[Spatial relation data]
- - - - -
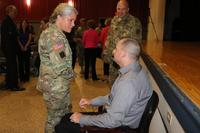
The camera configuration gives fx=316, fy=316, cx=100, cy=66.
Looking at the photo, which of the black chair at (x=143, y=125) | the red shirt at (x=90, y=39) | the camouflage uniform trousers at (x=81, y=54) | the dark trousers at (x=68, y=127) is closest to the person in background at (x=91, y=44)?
the red shirt at (x=90, y=39)

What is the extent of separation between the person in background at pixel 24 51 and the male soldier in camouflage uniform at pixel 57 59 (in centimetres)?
392

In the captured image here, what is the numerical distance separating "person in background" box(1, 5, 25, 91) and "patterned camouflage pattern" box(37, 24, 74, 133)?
3048 mm

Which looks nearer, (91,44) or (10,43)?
(10,43)

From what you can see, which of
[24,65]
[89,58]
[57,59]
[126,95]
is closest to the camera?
[126,95]

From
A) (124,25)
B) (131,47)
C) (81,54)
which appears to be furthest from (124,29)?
(81,54)

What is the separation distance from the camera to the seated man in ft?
7.12

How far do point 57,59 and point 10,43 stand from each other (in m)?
3.23

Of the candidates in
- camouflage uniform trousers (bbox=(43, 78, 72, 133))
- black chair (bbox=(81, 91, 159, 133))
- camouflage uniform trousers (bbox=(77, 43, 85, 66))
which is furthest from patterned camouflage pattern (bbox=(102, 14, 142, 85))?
camouflage uniform trousers (bbox=(77, 43, 85, 66))

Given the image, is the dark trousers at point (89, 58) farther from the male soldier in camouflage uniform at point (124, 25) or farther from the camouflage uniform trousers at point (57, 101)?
the camouflage uniform trousers at point (57, 101)

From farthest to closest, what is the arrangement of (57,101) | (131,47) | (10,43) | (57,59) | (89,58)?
(89,58), (10,43), (57,101), (57,59), (131,47)

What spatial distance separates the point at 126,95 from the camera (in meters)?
2.16

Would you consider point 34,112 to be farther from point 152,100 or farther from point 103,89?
point 152,100

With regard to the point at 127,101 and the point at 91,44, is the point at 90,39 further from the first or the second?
the point at 127,101

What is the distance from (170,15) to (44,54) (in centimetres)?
847
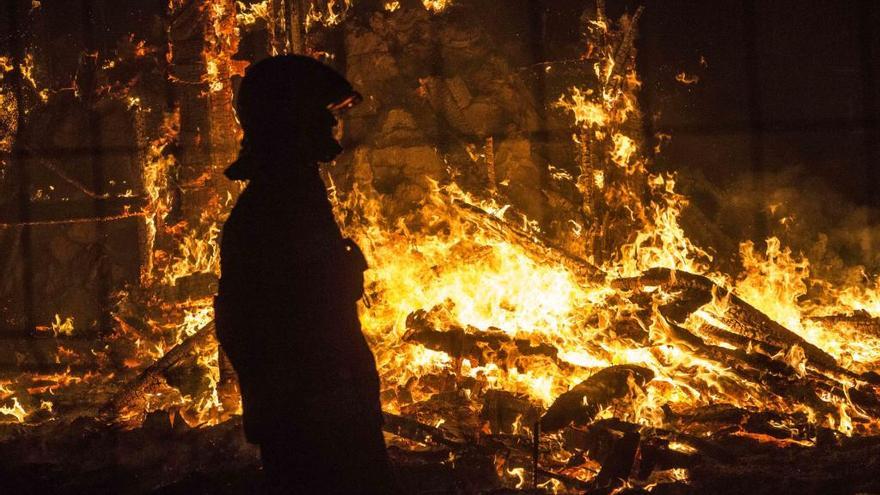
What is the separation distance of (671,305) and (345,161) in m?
5.88

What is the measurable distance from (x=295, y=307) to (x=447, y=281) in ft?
16.6

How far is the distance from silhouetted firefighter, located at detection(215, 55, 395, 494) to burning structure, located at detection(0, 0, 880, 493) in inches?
103

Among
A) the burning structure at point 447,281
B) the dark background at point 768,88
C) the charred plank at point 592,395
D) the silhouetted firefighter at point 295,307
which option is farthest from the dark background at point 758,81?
the silhouetted firefighter at point 295,307

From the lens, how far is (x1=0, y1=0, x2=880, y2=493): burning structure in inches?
227

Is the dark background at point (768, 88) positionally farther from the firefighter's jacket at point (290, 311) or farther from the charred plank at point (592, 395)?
the firefighter's jacket at point (290, 311)

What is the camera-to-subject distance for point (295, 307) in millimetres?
2527

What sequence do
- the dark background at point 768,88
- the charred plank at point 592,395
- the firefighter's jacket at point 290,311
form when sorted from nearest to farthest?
the firefighter's jacket at point 290,311, the charred plank at point 592,395, the dark background at point 768,88

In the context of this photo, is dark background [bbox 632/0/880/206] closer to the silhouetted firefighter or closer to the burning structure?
the burning structure

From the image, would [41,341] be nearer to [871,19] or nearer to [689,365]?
[689,365]

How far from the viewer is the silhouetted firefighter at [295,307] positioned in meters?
2.54

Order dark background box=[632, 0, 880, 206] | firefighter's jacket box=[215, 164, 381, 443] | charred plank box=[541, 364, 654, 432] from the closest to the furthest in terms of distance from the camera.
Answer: firefighter's jacket box=[215, 164, 381, 443] < charred plank box=[541, 364, 654, 432] < dark background box=[632, 0, 880, 206]

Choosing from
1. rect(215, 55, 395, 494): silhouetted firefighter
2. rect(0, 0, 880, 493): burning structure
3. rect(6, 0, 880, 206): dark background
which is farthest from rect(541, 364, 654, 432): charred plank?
rect(6, 0, 880, 206): dark background

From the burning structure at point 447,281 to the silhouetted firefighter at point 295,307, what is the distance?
2608mm

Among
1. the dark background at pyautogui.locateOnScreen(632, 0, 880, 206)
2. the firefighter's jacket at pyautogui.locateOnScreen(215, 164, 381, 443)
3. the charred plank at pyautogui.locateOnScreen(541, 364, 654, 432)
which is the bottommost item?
the charred plank at pyautogui.locateOnScreen(541, 364, 654, 432)
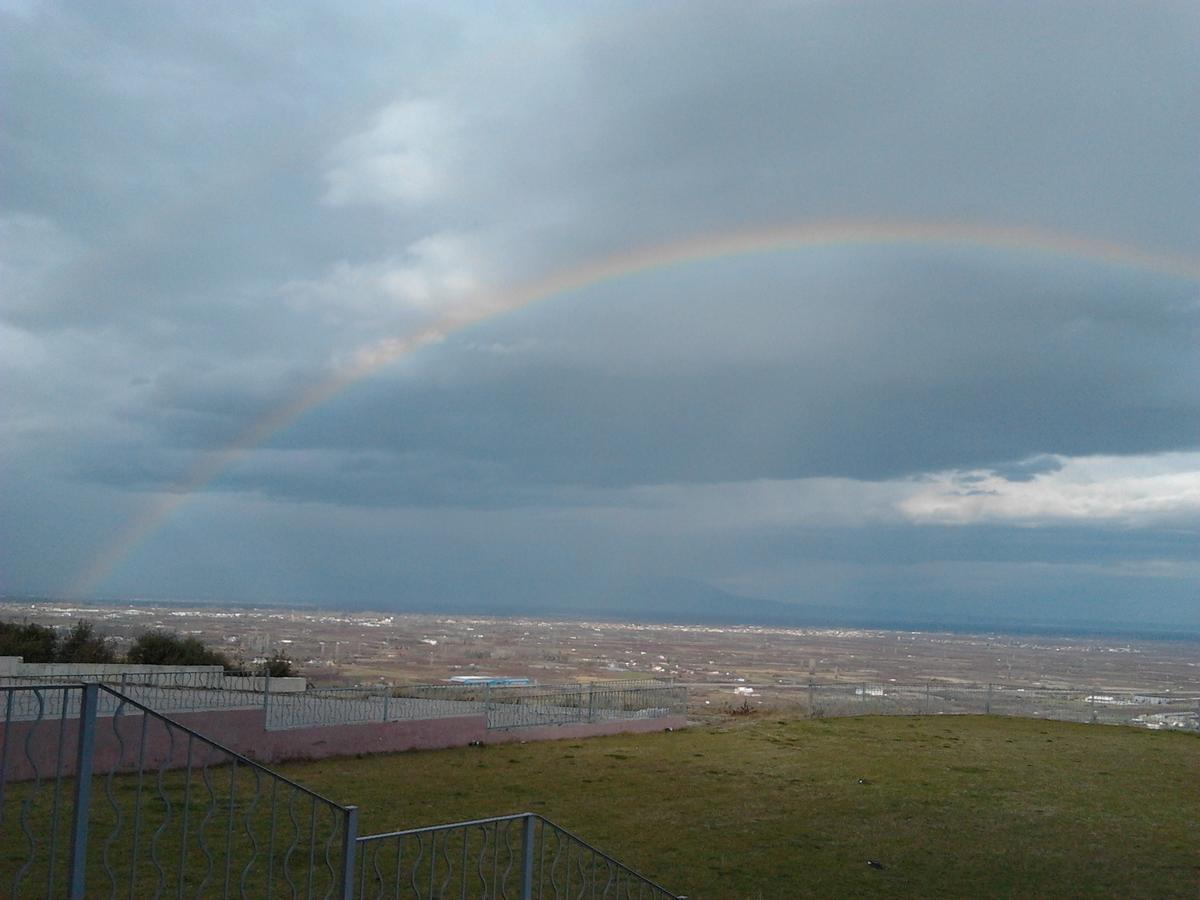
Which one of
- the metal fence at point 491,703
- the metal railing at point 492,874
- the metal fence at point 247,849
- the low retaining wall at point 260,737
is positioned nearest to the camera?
the metal fence at point 247,849

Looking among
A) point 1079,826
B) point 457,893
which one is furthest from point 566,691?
point 457,893

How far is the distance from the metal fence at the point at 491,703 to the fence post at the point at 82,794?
1731 centimetres

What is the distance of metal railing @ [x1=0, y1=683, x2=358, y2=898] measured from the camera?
248 inches

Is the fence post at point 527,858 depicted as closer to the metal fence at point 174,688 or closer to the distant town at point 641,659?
the metal fence at point 174,688

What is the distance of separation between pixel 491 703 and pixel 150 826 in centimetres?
1357

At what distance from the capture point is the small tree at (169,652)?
36.3m

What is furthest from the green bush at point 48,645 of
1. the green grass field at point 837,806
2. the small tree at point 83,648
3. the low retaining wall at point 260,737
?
the green grass field at point 837,806

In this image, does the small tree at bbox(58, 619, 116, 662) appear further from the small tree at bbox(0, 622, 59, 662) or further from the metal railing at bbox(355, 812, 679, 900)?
the metal railing at bbox(355, 812, 679, 900)

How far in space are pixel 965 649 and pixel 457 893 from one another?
169 m

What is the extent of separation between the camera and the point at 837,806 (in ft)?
57.5

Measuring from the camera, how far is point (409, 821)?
14.7 meters

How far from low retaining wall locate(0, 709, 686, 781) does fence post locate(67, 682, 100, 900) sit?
854 centimetres

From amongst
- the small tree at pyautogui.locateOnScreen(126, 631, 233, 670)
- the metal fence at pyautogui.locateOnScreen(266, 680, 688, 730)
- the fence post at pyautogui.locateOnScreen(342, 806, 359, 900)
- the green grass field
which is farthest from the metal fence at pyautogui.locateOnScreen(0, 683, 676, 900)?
the small tree at pyautogui.locateOnScreen(126, 631, 233, 670)

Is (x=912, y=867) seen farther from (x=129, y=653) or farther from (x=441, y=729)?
(x=129, y=653)
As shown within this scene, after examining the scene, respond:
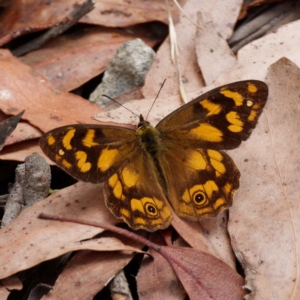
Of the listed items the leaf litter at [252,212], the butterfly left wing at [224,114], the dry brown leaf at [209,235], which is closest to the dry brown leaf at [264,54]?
the leaf litter at [252,212]

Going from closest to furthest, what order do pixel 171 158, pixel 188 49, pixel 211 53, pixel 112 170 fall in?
pixel 112 170, pixel 171 158, pixel 211 53, pixel 188 49

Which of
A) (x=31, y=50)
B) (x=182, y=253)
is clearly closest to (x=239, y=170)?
(x=182, y=253)

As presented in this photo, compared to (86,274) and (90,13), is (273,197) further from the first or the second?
(90,13)

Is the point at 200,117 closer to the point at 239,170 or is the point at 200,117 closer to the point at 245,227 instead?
the point at 239,170

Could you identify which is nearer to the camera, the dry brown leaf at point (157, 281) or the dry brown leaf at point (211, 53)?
the dry brown leaf at point (157, 281)

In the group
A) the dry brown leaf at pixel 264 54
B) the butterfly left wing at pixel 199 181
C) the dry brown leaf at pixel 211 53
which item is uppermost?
the dry brown leaf at pixel 264 54

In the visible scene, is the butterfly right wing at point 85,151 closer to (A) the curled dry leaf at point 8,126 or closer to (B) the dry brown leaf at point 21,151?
(B) the dry brown leaf at point 21,151

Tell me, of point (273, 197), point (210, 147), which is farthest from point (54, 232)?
point (273, 197)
- - - - -
▸ **WORK INSTRUCTIONS**: In your copy of the listing above, reproduce each line exactly and omit all pictures.

▸ **SOLUTION FOR THIS TASK**:
The camera configuration gives fx=316, fy=316, cx=100, cy=66.
Looking at the photo, which of the black chair at (x=143, y=125) | the red shirt at (x=90, y=39) | the camouflage uniform trousers at (x=81, y=54) | the dark trousers at (x=68, y=127) is closest to the person in background at (x=91, y=44)?
the red shirt at (x=90, y=39)

What is the extent of separation between the person in background at pixel 24 51 and the male soldier in camouflage uniform at pixel 57 59 (in centimetres)?
392

In the captured image here, what is the numerical distance separating "person in background" box(1, 5, 25, 91) and "patterned camouflage pattern" box(37, 24, 74, 133)?
3048 mm

Which looks nearer, (91,44) or (10,43)?
(10,43)

From what you can see, which of
[24,65]
[89,58]
[57,59]
[126,95]
is closest to the camera?
[126,95]

From
A) (124,25)
B) (131,47)
C) (81,54)
which appears to be furthest from (124,29)?
(81,54)

What is the separation distance from the camera to the seated man in ft?
7.12

How far do point 57,59 and point 10,43 stand from each other (in m)?
3.23

Of the candidates in
- camouflage uniform trousers (bbox=(43, 78, 72, 133))
- black chair (bbox=(81, 91, 159, 133))
- camouflage uniform trousers (bbox=(77, 43, 85, 66))
which is furthest from patterned camouflage pattern (bbox=(102, 14, 142, 85))?
camouflage uniform trousers (bbox=(77, 43, 85, 66))

Given the image, is the dark trousers at point (89, 58) farther from the male soldier in camouflage uniform at point (124, 25) or farther from the camouflage uniform trousers at point (57, 101)?
the camouflage uniform trousers at point (57, 101)

From farthest to closest, what is the arrangement of (57,101) | (131,47) | (10,43) | (57,59) | (89,58)?
(89,58), (10,43), (57,101), (57,59), (131,47)

What spatial distance separates the point at 126,95 from the camera (in meters)?
2.16

Would you consider point 34,112 to be farther from point 152,100 or farther from point 103,89?
point 152,100

With regard to the point at 127,101 and the point at 91,44, is the point at 90,39 further from the first or the second?
the point at 127,101

What is the distance from (170,15) to (44,54) (in centimetres)?
847
What is the separation distance of (671,305) and (345,161) in m?
5.88

What is the measurable distance from (x=295, y=307) to (x=447, y=281) in ft?
16.6

How far is the distance from silhouetted firefighter, located at detection(215, 55, 395, 494) to burning structure, located at detection(0, 0, 880, 493) in inches?
103

Among
A) the burning structure at point 447,281
B) the dark background at point 768,88
C) the charred plank at point 592,395
D) the silhouetted firefighter at point 295,307
which option is farthest from the dark background at point 758,81?
the silhouetted firefighter at point 295,307

From the lens, how far is (x1=0, y1=0, x2=880, y2=493): burning structure in inches?
227

Is the dark background at point (768, 88) positionally farther from the firefighter's jacket at point (290, 311) or farther from the charred plank at point (592, 395)?
the firefighter's jacket at point (290, 311)

What is the camera-to-subject distance for point (295, 307) in millimetres?
2527

What sequence do
- the dark background at point 768,88
- the charred plank at point 592,395
- the firefighter's jacket at point 290,311
form when sorted from nearest to farthest?
the firefighter's jacket at point 290,311, the charred plank at point 592,395, the dark background at point 768,88

In the context of this photo, is dark background [bbox 632/0/880/206] closer to the silhouetted firefighter or closer to the burning structure?
the burning structure

From the image, would [41,341] be nearer to [871,19] or nearer to [689,365]?
[689,365]

How far from the viewer is the silhouetted firefighter at [295,307] positioned in meters?
2.54

Order dark background box=[632, 0, 880, 206] | firefighter's jacket box=[215, 164, 381, 443] | charred plank box=[541, 364, 654, 432] from the closest to the furthest in terms of distance from the camera.
Answer: firefighter's jacket box=[215, 164, 381, 443] < charred plank box=[541, 364, 654, 432] < dark background box=[632, 0, 880, 206]

Choosing from
1. rect(215, 55, 395, 494): silhouetted firefighter
2. rect(0, 0, 880, 493): burning structure
3. rect(6, 0, 880, 206): dark background
which is farthest from rect(541, 364, 654, 432): charred plank?
rect(6, 0, 880, 206): dark background

From the burning structure at point 447,281 to the silhouetted firefighter at point 295,307, what is the distance?
2608mm

Among
1. the dark background at pyautogui.locateOnScreen(632, 0, 880, 206)
2. the firefighter's jacket at pyautogui.locateOnScreen(215, 164, 381, 443)
3. the charred plank at pyautogui.locateOnScreen(541, 364, 654, 432)
which is the bottommost item?
the charred plank at pyautogui.locateOnScreen(541, 364, 654, 432)
Which one of
- the metal fence at point 491,703
- the metal railing at point 492,874
- the metal fence at point 247,849
- the low retaining wall at point 260,737
is positioned nearest to the camera?
the metal fence at point 247,849

Looking among
A) point 1079,826
B) point 457,893
which one is furthest from point 566,691?
point 457,893

How far is the distance from the metal fence at the point at 491,703 to the fence post at the point at 82,794?
1731 centimetres

What is the distance of metal railing @ [x1=0, y1=683, x2=358, y2=898] measured from the camera?
248 inches

Is the fence post at point 527,858 depicted as closer to the metal fence at point 174,688 or closer to the distant town at point 641,659?
the metal fence at point 174,688

What is the distance of separation between pixel 491 703 and pixel 150 826 in centimetres?
1357

At what distance from the capture point is the small tree at (169,652)?
36.3m

What is furthest from the green bush at point 48,645 of
1. the green grass field at point 837,806
2. the small tree at point 83,648
3. the low retaining wall at point 260,737
?
the green grass field at point 837,806

In this image, does the small tree at bbox(58, 619, 116, 662) appear further from the small tree at bbox(0, 622, 59, 662) or further from the metal railing at bbox(355, 812, 679, 900)?
the metal railing at bbox(355, 812, 679, 900)

How far in space are pixel 965 649 and pixel 457 893 from one another?
169 m

What is the extent of separation between the camera and the point at 837,806 (in ft)?
57.5

Measuring from the camera, how far is point (409, 821)?
14.7 meters

How far from low retaining wall locate(0, 709, 686, 781) does fence post locate(67, 682, 100, 900) sit?
854 centimetres

From amongst
- the small tree at pyautogui.locateOnScreen(126, 631, 233, 670)
- the metal fence at pyautogui.locateOnScreen(266, 680, 688, 730)
- the fence post at pyautogui.locateOnScreen(342, 806, 359, 900)
- the green grass field
which is farthest from the metal fence at pyautogui.locateOnScreen(0, 683, 676, 900)?
the small tree at pyautogui.locateOnScreen(126, 631, 233, 670)

Is (x=912, y=867) seen farther from (x=129, y=653) or farther from (x=441, y=729)?
(x=129, y=653)
As shown within this scene, after examining the scene, respond:
Of the listed items the leaf litter at [252,212], the butterfly left wing at [224,114], the dry brown leaf at [209,235], which is closest to the dry brown leaf at [264,54]?
the leaf litter at [252,212]

Going from closest to furthest, what order do pixel 171 158, pixel 188 49, pixel 211 53, pixel 112 170 fall in?
pixel 112 170, pixel 171 158, pixel 211 53, pixel 188 49

Which of
A) (x=31, y=50)
B) (x=182, y=253)
is clearly closest to (x=239, y=170)?
(x=182, y=253)

As presented in this photo, compared to (86,274) and (90,13), is (273,197) further from the first or the second?
(90,13)

Is the point at 200,117 closer to the point at 239,170 or is the point at 200,117 closer to the point at 245,227 instead?
the point at 239,170

Could you identify which is nearer to the camera, the dry brown leaf at point (157, 281) or the dry brown leaf at point (211, 53)?
the dry brown leaf at point (157, 281)

In the group
A) the dry brown leaf at pixel 264 54
B) the butterfly left wing at pixel 199 181
C) the dry brown leaf at pixel 211 53
which item is uppermost?
the dry brown leaf at pixel 264 54

In the visible scene, is the butterfly right wing at point 85,151 closer to (A) the curled dry leaf at point 8,126 or closer to (B) the dry brown leaf at point 21,151?
(B) the dry brown leaf at point 21,151

Tell me, of point (273, 197), point (210, 147), which is farthest from point (54, 232)?
point (273, 197)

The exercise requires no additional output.